(DATASET CONTENT):
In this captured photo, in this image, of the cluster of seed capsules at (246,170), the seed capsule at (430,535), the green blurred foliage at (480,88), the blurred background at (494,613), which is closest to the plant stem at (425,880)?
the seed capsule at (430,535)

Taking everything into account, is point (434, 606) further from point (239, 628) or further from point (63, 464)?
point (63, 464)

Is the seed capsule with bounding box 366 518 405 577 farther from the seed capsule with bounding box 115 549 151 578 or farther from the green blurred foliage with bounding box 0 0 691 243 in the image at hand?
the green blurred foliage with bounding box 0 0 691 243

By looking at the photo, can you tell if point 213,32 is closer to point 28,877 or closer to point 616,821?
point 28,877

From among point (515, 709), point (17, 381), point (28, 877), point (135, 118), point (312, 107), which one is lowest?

==

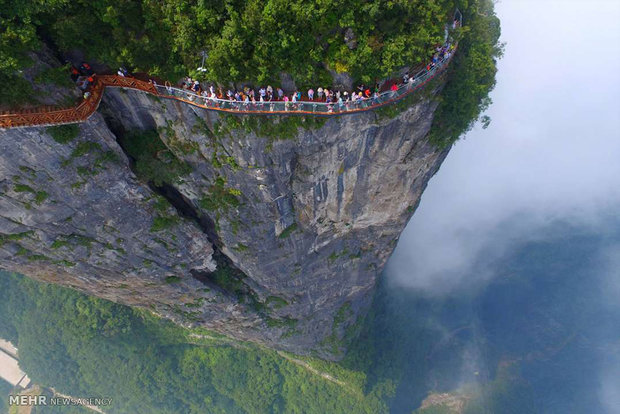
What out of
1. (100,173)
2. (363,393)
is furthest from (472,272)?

...

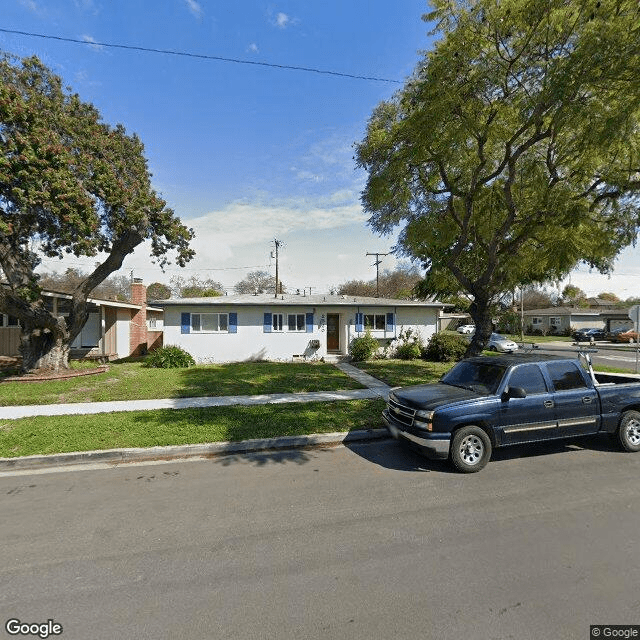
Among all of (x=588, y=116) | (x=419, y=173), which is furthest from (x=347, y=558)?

(PROBLEM DESCRIPTION): Copy every line above that contains the word "furthest", counting only matches with the same case.

(TASK OUTPUT):
is furthest from (472,272)?
Among all of (x=588, y=116) | (x=419, y=173), which is furthest from (x=347, y=558)?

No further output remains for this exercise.